Jess Lee Creates Truly Interactive Fashion Shopping
Online shoppers looking to create their own unique looks by pulling together items from an assortment of brands find their mix-and-match heaven at Jess Lee’s Polyvore.
Lee makes her profits through partnerships with e-commerce sites that fill the orders for the items shoppers configure on Polyvore and from advertising fees paid by fashion brands eager for online engagement.
Lee’s success in tapping this under-served market for youthful fashion questers is nothing short of phenomenal. As of June her 4-year-old startup was attracting 10 million users a month, five times that of Style.com, Conde Nast’s online fashion flagship.
“When I left Google four years ago, everyone told me I was crazy,” Lee told Gigaom. “Fashion and e-commerce was just not a hot space at the time.”
Polyvore provides a platform on which users can make collages by bringing together random internet photos of fashion items they want in their ensembles. From a purely technical standpoint, Lee sees the site as more akin to a game site than a fashion site.
“The thing that differentiates us is that we’re a tech company that happens to be in fashion, not a fashion company that has technology,” Lee said. ”Our focus is really on building the product. From an engineering standpoint, it’s almost like building a game. Our community is very engaged, and very addicted.” An eighth of their visitors return over 100 times a month.

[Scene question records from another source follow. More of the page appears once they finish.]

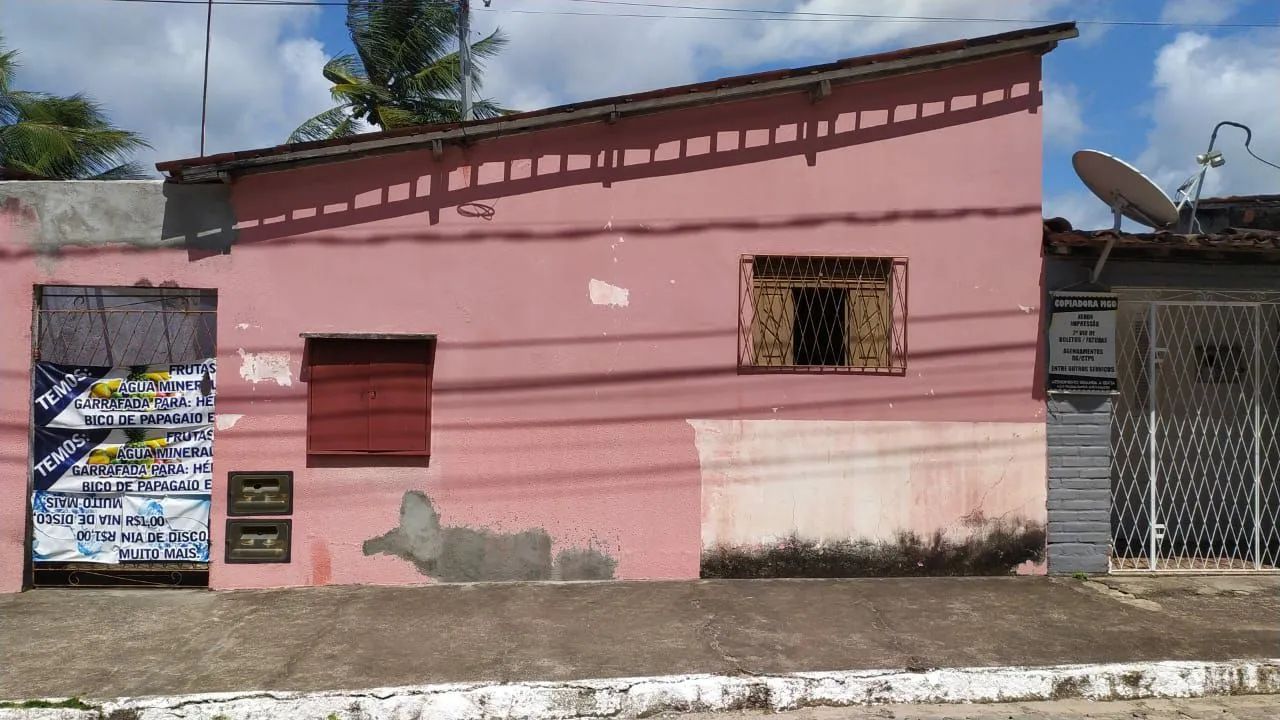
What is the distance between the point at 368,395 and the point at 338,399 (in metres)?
0.21

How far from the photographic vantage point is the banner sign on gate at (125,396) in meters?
6.36

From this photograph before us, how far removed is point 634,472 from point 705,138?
248 cm

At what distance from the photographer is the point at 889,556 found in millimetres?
6730

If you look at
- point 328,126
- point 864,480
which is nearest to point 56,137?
point 328,126

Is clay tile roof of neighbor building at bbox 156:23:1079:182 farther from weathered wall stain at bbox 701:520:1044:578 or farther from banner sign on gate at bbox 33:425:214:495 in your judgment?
weathered wall stain at bbox 701:520:1044:578

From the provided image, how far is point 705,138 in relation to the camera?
670cm

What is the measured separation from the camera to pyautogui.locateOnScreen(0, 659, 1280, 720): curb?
14.3 ft

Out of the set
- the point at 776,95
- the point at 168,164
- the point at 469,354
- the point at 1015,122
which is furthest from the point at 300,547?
the point at 1015,122

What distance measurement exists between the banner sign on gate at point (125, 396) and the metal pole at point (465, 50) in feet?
26.2

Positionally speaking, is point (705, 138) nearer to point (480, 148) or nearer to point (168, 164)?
point (480, 148)

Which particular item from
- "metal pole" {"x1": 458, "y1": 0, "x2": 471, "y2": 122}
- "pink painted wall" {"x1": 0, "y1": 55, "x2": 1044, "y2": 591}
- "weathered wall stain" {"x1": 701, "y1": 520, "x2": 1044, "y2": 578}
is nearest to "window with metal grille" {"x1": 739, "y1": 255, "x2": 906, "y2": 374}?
"pink painted wall" {"x1": 0, "y1": 55, "x2": 1044, "y2": 591}

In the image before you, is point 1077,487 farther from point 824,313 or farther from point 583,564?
point 583,564

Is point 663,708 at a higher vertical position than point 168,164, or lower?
lower

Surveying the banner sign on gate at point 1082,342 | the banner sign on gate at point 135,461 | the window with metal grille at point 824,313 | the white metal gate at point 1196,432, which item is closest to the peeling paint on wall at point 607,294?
the window with metal grille at point 824,313
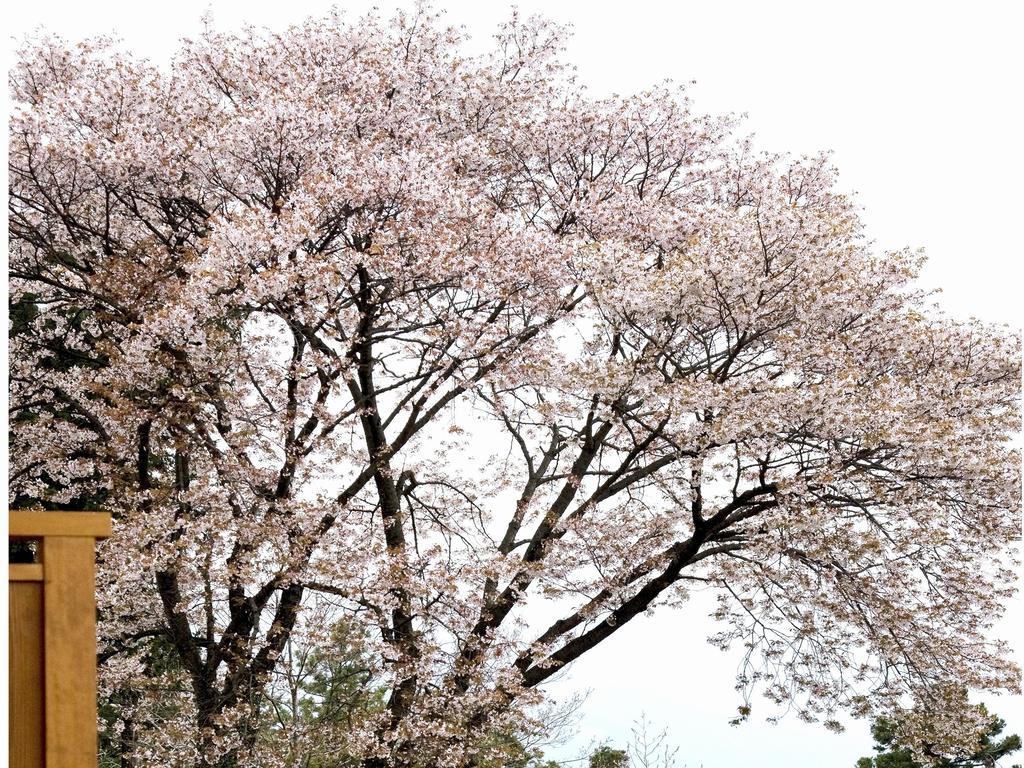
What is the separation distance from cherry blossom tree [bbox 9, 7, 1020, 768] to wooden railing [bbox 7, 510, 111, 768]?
448 cm

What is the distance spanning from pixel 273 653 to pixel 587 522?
8.70ft

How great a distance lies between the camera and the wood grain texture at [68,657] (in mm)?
2447

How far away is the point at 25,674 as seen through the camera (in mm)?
2457

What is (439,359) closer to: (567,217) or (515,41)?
(567,217)

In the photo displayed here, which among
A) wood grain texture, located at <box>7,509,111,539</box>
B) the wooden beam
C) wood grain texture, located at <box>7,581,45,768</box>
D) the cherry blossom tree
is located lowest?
wood grain texture, located at <box>7,581,45,768</box>

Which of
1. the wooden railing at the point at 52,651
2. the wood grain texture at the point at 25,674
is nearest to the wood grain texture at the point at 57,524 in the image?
the wooden railing at the point at 52,651

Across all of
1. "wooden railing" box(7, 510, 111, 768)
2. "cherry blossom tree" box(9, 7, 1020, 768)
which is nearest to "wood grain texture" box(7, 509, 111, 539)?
"wooden railing" box(7, 510, 111, 768)

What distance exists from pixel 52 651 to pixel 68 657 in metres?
0.04

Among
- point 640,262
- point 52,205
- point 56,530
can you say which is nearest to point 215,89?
point 52,205

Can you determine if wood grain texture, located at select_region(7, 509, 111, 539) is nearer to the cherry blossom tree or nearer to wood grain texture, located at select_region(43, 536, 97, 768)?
wood grain texture, located at select_region(43, 536, 97, 768)

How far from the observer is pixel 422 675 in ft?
25.6

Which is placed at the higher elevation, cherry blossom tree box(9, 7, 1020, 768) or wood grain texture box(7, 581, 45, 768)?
cherry blossom tree box(9, 7, 1020, 768)

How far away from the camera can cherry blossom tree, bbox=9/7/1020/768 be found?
730 cm

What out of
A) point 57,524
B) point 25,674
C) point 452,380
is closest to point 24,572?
point 57,524
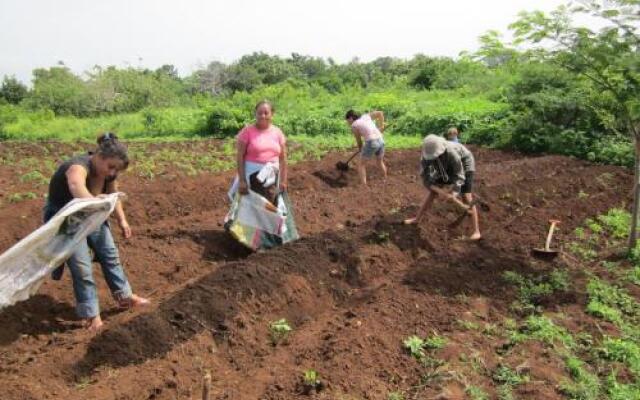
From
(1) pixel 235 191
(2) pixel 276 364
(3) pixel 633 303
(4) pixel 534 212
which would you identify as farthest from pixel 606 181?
(2) pixel 276 364

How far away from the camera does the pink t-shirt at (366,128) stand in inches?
396

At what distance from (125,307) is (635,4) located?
580cm

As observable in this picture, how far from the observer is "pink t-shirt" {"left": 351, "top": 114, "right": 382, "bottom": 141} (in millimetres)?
10050

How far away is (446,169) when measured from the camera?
6.97 metres

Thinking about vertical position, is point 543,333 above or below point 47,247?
below

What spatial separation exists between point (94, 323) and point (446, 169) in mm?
4296

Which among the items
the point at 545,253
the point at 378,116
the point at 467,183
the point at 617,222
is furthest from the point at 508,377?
the point at 378,116

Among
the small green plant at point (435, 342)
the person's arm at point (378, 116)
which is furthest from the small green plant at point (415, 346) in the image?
the person's arm at point (378, 116)

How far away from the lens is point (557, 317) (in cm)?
521

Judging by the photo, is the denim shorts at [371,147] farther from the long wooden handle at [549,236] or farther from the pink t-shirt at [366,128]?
the long wooden handle at [549,236]

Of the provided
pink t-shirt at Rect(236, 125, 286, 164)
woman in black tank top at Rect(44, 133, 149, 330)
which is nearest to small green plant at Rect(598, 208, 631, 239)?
pink t-shirt at Rect(236, 125, 286, 164)

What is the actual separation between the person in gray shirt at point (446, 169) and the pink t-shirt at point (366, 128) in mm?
2978

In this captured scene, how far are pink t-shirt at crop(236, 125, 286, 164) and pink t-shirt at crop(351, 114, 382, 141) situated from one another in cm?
386

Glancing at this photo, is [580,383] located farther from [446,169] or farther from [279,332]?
[446,169]
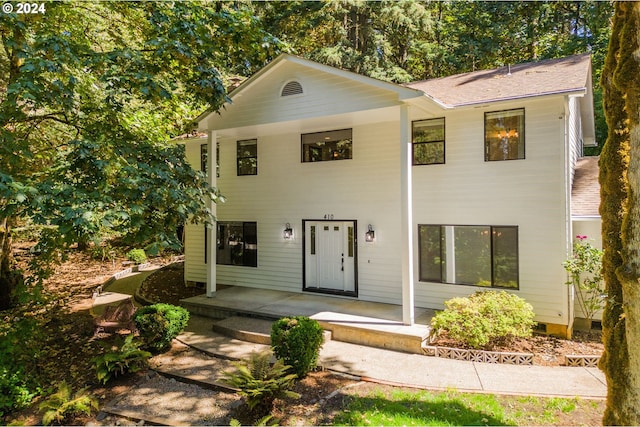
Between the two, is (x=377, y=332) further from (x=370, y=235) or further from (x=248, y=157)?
(x=248, y=157)

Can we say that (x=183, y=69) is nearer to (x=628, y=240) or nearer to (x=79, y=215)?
(x=79, y=215)

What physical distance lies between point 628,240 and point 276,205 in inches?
368

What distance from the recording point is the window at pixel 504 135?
8836 millimetres

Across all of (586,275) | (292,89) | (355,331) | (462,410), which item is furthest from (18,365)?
(586,275)

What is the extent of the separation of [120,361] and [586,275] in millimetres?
9879

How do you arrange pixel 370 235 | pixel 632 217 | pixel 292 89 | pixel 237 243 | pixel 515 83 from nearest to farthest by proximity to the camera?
pixel 632 217
pixel 515 83
pixel 292 89
pixel 370 235
pixel 237 243

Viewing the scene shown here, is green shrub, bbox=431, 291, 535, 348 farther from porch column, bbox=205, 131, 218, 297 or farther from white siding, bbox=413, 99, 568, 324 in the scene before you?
porch column, bbox=205, 131, 218, 297

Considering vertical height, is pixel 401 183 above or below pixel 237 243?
above

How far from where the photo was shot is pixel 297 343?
20.4ft

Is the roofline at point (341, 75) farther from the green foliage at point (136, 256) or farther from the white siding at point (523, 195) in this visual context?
the green foliage at point (136, 256)

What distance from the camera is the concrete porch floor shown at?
26.0 feet

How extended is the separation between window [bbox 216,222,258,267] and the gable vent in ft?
14.8

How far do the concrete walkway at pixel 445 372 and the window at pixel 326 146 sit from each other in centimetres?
538

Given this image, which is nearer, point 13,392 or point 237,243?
point 13,392
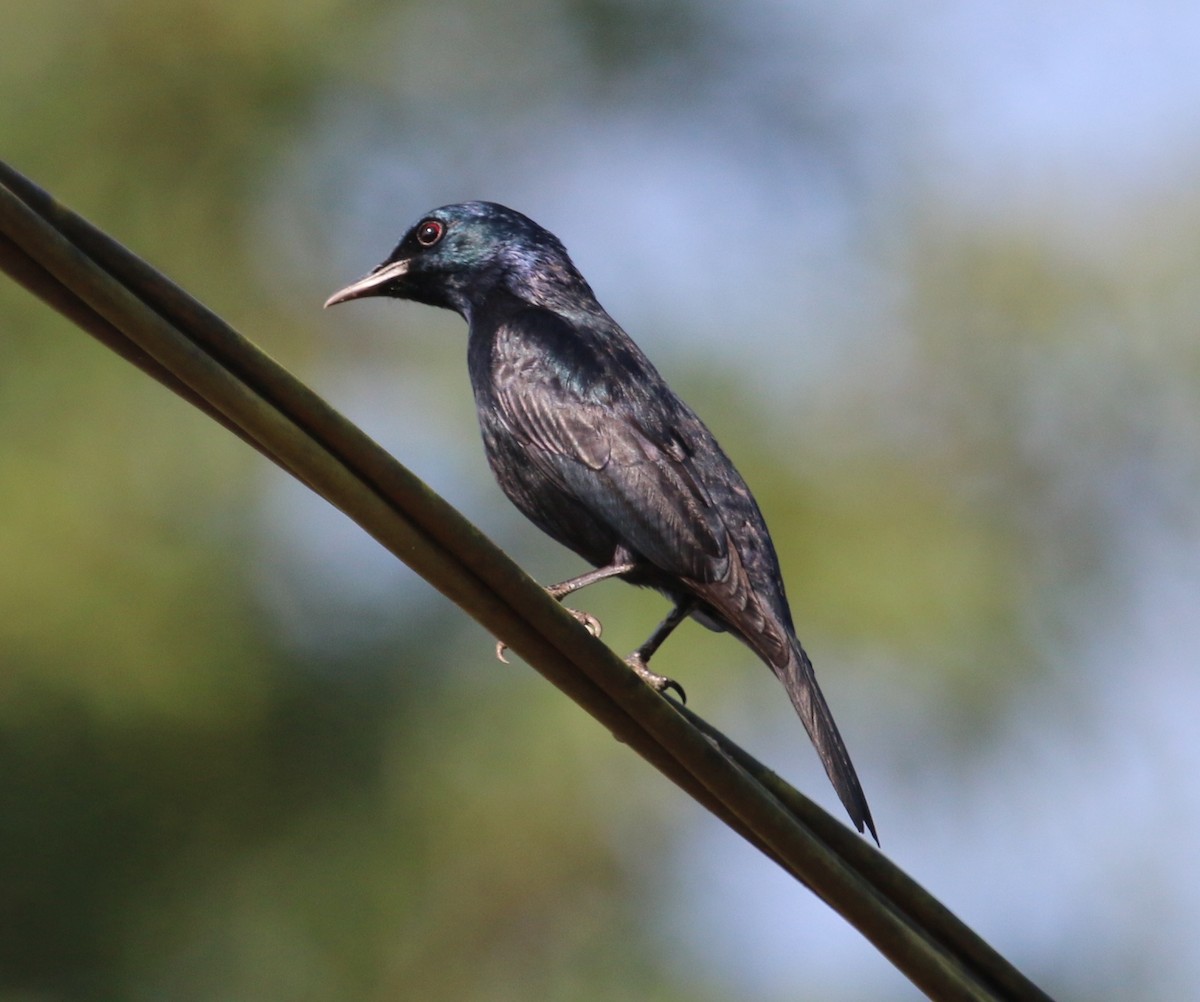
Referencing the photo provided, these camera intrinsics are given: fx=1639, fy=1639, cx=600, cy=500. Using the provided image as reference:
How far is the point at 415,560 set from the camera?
2.33 m

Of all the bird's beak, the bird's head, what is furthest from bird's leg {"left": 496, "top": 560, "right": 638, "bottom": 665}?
the bird's beak

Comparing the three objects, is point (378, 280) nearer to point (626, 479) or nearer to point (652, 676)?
point (626, 479)

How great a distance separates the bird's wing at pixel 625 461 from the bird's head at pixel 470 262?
772 mm

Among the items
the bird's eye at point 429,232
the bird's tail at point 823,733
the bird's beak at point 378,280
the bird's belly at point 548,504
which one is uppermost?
the bird's eye at point 429,232

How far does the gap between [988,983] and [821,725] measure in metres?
1.79

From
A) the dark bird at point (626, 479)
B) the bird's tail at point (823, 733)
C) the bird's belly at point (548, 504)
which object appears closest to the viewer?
the bird's tail at point (823, 733)

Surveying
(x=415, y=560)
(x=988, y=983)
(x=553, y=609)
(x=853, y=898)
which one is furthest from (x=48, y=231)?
(x=988, y=983)

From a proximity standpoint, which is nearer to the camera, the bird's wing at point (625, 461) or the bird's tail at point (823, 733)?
the bird's tail at point (823, 733)

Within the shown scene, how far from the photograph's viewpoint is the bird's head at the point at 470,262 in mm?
5855

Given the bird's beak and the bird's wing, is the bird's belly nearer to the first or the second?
the bird's wing

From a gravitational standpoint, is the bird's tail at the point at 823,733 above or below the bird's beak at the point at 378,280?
below

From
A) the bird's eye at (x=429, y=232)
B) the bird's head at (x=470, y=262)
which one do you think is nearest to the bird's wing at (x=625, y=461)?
the bird's head at (x=470, y=262)

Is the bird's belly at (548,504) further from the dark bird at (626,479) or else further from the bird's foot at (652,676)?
the bird's foot at (652,676)

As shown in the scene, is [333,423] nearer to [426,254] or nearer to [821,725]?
[821,725]
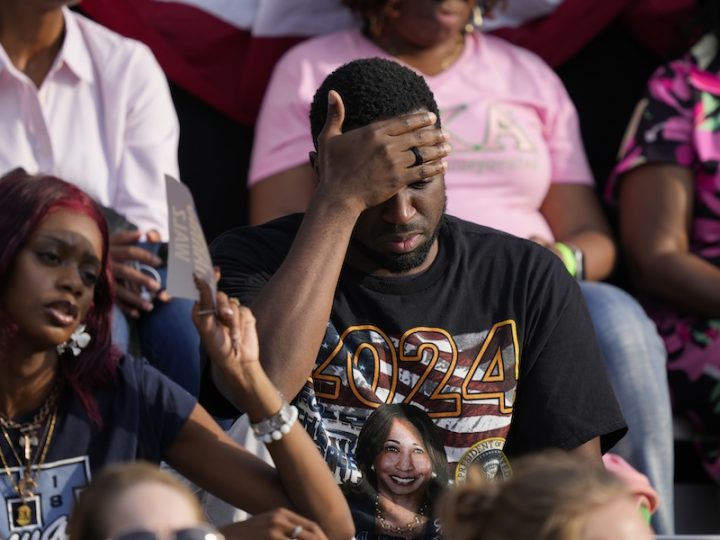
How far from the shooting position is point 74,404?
2.75 metres

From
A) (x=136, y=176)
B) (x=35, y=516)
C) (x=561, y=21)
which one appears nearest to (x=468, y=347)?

Polyvore’s tech focus is evident in its staffing. Fully half of its 23 employees are engineers. Its sales force comprises only has two full-time employees despite the company’s intense focus on revenue, especially now that sites like Courturious and Looklet have joined Polyvore in vying for online fashion traffic. The newcomers are also finding looming interest from giants like Google and Zappos which recently launched Boutiques.com.
Lee is a Hong Kong native who spent four years at Google Maps before joining former Google product manager Guangwei Yuan and former Yahoo engineers Jianing Hu and Pasha Sadri in February of 2007 to create Polyvore in Mountain View, California. So far it has pulled in $8.2 million in venture funding. By early June Polyvore had started turning a profit.
"When I left Google four years ago, everyone told me I was crazy,” cofounder Jess Lee told Gigaom. “Fashion and e-commerce was just not a hot space at the time.”